▶ _Quoted passage_:
▬▬▬▬▬▬▬▬▬▬
AmeriCorps Week – Team Detroit Looks To Its Roots: An Introduction

By MWally on March 13, 2012 in AmeriCorps, AmeriCorps Alumni

AmeriCorps week is upon us and this year the goals set by the Corporation for National and Community Service aim to bring AmeriCorps members and alums together. The two main goals for 2012 AmeriCorps Week:

  • To help make AmeriCorps members and alums feel part of something larger than themselves and their projects; and to connect AmeriCorps members and alums with each other and a nationwide effort.
  • To communicate the powerful impact AmeriCorps has on critical national and community challenges and on the lives of members and alums.

The theme for this year is AmeriCorps Works. This theme, “Communicates the value and effectiveness of AmeriCorps while providing flexibility to be used in many different contexts. It provides an overarching framework to communicate AmeriCorps triple bottom line return on investment — for the recipients of service, the people who serve, and the larger community and nation.

Team Detroit members witness firsthand the return on investments in our community, not only in how it impacts the city in a positive way but in the way it can impact the members who serve. Each year members enter a field that is in no way easily understood, easygoing or stable. These members go through the required trainings, are introduced first-hand to the stigma saturating the fight against the disease, head out to the community and then try to make their mark by educating peers, neighbors, youth, family members, seniors and the community leaders who often themselves let this issue fall through the cracks. After all is said and done, members look back at their service year, rightfully appreciate the experience and impact they had on their community and then look to the future.

In Detroit members seem to fall in love with this field despite the battle that lay ahead. I have on more than one occasion run into numerous Team Detroit alums at community events. The conversation typically starts:

Alum (noticing AmeriCorps gear): “Oh! You are in AmeriCorps?”

My response: “Yeah, I am part of Team Detroit this year.”

Alum: “I was too!”

The conversation continues with reflections of the alum’s service year, what the long term project for year is and how the placements for the year are going. Former Team Detroit members seem to be embedded in HIV/AIDS community and it is an awesome feeling to know that you could run into an alum at just about any event you attend. I am also lucky enough, like many other members on the team, to serve at an agency that hired an alum after the alum’s service year ended. Being able to work next to a former team member is a great experience and the benefits are obvious (advice on how to handle the service year, ideas for team days, avoiding burnout, etc.).

Team Detroit now looks to highlight some of these former team members. The next few days the AIDS United blog will feature our interviews with the former members, most of who stayed in the field after their year of service. We hope you enjoy seeing the impact this program has on members and how over the years a small team in Detroit has filled the ranks of the HIV/AIDS community, joined the social work field and/or found their place in education. This was a great project that connected our current members with alums and we hope to use these efforts to build up that relationship.

Keep in mind that Team Detroit formed in 1997 and is now on team 15. One hundred forty nine people have served on our 15 teams, performing more than 200,000 hours of community service. Valued at $20 per hour, the in-kind contribution is nearly$4 million. Service areas include HIV counseling and testing, case management, HIV education/prevention/risk reduction, support group facilitation, and other client focused services. This program is the only structured internship for training, hands on experience, and placement in our state, creating the next generation of workers in the HIV/AIDS field. At least 25 former team members now work at agencies in Michigan.

These interviews are with a small group of alums but we hope to connect with additional members in the future. Also, we are not trying to take away from those who did not stay in the field or find employment related to their experience. Many go on to further their education or find another program for a second year of service. Regardless of what their next venture was, we appreciate their role in creating the structure and culture that now defines Team Detroit.
▬▬▬▬▬▬▬▬▬▬
▶ _What you need to do_:
1. Rewrite the paragraph of the Team Detroit post that begins "Team Detroit members witness firsthand" in a shorter form that keeps its main facts.
2. Reproduce the part of the Team Detroit post that begins at the words "AmeriCorps Week –" and stops after "members and alums.".
3. Answer these questions from the Team Detroit post:
(a) What is the theme for this year's AmeriCorps Week?
(b) In what year did Team Detroit form?
(c) How many former team members now work at agencies in Michigan?
Rely only on the Team Detroit post for this work.

▶ _Dataset entries_:
▬▬▬▬▬▬▬▬▬▬
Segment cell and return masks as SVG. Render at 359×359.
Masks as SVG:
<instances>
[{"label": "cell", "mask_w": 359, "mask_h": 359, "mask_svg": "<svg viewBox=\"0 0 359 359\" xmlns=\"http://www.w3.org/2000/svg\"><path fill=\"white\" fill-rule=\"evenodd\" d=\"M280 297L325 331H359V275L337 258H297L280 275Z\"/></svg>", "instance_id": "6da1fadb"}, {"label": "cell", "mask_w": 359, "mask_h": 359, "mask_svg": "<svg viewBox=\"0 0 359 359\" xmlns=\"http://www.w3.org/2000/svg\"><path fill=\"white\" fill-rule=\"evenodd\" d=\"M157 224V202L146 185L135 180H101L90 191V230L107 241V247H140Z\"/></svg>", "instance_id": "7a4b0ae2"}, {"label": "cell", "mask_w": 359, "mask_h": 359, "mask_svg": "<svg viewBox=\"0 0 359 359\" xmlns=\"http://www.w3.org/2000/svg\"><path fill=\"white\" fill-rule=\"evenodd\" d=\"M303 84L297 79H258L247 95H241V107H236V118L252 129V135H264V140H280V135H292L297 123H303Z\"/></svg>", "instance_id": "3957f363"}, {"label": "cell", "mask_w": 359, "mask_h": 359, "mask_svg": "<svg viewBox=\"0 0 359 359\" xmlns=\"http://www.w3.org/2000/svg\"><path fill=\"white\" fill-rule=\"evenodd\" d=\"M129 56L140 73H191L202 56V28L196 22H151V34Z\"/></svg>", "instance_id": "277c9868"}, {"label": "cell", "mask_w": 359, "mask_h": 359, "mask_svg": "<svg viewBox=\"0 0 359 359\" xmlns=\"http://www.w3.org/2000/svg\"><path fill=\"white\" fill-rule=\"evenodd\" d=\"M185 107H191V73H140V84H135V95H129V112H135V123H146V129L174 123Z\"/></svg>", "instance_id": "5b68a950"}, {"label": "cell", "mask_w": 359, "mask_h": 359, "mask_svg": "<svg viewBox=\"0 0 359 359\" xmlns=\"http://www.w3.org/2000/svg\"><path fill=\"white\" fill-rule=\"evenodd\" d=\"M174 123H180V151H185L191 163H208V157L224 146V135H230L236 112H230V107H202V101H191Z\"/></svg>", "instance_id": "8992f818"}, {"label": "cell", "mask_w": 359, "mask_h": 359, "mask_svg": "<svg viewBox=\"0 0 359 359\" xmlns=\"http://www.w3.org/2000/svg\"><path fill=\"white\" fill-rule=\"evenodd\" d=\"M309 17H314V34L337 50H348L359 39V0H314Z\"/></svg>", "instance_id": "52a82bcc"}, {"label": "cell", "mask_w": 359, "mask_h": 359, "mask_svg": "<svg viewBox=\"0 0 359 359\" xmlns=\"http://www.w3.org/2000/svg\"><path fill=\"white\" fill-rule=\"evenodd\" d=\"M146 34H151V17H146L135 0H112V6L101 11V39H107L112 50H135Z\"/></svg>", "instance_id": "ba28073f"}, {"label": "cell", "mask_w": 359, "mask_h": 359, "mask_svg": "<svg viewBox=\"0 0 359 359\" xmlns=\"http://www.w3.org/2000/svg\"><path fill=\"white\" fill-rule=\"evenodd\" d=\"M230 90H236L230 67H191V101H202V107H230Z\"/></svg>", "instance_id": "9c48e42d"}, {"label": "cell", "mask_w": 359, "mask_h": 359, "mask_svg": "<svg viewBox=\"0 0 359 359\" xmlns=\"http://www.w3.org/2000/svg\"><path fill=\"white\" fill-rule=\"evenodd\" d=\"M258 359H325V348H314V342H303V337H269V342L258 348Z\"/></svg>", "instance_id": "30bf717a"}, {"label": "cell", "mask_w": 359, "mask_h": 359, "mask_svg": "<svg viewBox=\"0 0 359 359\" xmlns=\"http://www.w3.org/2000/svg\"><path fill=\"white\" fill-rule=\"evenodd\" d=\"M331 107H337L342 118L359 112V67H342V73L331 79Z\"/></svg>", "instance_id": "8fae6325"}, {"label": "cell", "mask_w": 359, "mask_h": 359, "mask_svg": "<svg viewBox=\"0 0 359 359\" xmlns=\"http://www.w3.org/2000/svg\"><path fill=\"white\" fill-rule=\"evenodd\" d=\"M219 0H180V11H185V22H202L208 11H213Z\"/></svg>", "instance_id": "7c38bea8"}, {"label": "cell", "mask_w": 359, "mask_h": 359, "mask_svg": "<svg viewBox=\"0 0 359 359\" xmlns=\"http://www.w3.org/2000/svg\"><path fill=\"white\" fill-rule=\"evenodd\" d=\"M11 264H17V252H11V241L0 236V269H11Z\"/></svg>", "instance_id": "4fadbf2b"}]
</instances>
▬▬▬▬▬▬▬▬▬▬
▶ _Answers in order_:
1. Team Detroit members see the community's return on investment firsthand, both in how it helps the city and in how it affects the members who serve. Each year they enter a field that is not easily understood, easygoing or stable. They complete required trainings and face the stigma around the disease. Then they educate peers, neighbors, youth, family members, seniors and community leaders, who often let the issue fall through the cracks. At the end of the year, members appreciate their experience and impact, then look to the future.

2.
AmeriCorps Week – Team Detroit Looks To Its Roots: An Introduction

By MWally on March 13, 2012 in AmeriCorps, AmeriCorps Alumni

AmeriCorps week is upon us and this year the goals set by the Corporation for National and Community Service aim to bring AmeriCorps members and alums together. The two main goals for 2012 AmeriCorps Week:

  • To help make AmeriCorps members and alums feel part of something larger than themselves and their projects; and to connect AmeriCorps members and alums with each other and a nationwide effort.
  • To communicate the powerful impact AmeriCorps has on critical national and community challenges and on the lives of members and alums.

3.
(a) AmeriCorps Works.
(b) 1997.
(c) At least 25.